**WRITTEN TASK**
Pick out each line below that contains the word "millimetres" and copy it in full. Case counts.

[begin DATA SHOWN]

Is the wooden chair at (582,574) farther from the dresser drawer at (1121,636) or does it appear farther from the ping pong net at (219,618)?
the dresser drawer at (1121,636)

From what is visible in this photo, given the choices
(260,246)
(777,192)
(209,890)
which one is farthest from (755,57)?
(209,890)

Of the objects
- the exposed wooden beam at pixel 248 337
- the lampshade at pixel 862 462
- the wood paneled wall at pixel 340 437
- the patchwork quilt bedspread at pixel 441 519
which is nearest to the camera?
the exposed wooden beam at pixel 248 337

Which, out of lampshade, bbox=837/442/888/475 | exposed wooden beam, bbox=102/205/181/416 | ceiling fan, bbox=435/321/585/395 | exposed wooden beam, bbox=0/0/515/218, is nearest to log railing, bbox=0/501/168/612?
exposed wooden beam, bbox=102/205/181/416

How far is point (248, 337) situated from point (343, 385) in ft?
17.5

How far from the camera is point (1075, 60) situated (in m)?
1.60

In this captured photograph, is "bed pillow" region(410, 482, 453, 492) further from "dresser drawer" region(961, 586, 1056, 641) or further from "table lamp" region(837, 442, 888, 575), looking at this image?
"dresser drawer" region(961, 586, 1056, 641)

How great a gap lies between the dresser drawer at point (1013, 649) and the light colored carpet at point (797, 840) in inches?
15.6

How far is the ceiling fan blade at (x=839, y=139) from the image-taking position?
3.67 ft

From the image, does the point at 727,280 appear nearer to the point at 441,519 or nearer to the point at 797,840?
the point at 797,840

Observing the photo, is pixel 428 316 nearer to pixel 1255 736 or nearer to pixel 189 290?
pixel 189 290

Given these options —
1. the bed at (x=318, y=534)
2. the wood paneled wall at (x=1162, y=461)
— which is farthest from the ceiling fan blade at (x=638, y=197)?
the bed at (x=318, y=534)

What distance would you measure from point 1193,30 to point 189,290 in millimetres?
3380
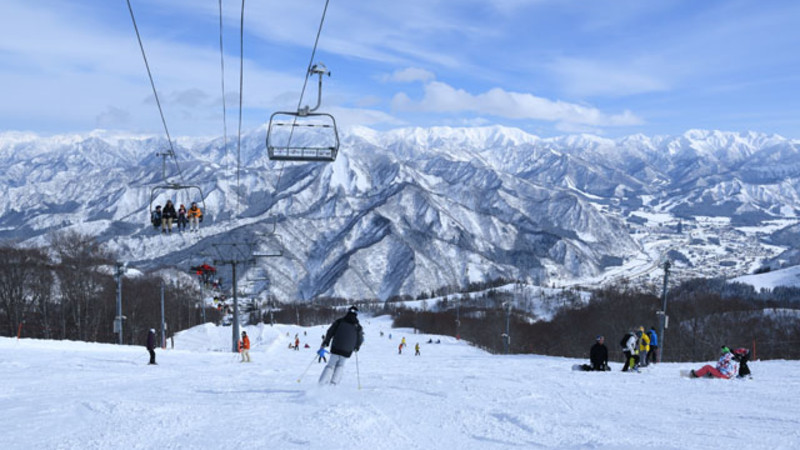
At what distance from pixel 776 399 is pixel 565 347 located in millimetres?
110664

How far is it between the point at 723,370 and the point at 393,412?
42.9 feet

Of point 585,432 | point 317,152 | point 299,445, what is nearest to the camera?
point 299,445

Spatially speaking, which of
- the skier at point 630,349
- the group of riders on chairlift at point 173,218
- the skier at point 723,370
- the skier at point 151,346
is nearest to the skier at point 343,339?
the skier at point 723,370

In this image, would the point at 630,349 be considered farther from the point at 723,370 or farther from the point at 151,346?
the point at 151,346

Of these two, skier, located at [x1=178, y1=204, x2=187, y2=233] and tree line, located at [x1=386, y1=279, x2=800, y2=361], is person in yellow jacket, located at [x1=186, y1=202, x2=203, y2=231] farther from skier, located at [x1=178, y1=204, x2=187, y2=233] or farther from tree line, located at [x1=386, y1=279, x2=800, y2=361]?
tree line, located at [x1=386, y1=279, x2=800, y2=361]

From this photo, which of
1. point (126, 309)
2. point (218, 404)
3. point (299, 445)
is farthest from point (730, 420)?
point (126, 309)

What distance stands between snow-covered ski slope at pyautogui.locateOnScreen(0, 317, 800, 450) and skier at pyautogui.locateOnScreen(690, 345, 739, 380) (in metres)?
0.76

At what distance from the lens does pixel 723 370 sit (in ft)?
65.0

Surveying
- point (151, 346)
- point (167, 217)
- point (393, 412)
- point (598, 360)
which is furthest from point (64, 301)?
point (393, 412)

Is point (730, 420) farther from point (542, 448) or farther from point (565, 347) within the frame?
point (565, 347)

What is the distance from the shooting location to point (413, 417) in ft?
38.6

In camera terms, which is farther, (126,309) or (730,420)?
(126,309)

[end DATA SHOWN]

**FULL SOLUTION**
What distance would you measure from point 1193,30 to point 189,290 in millimetres?
At what distance from pixel 776 399 is pixel 565 347 located in millimetres?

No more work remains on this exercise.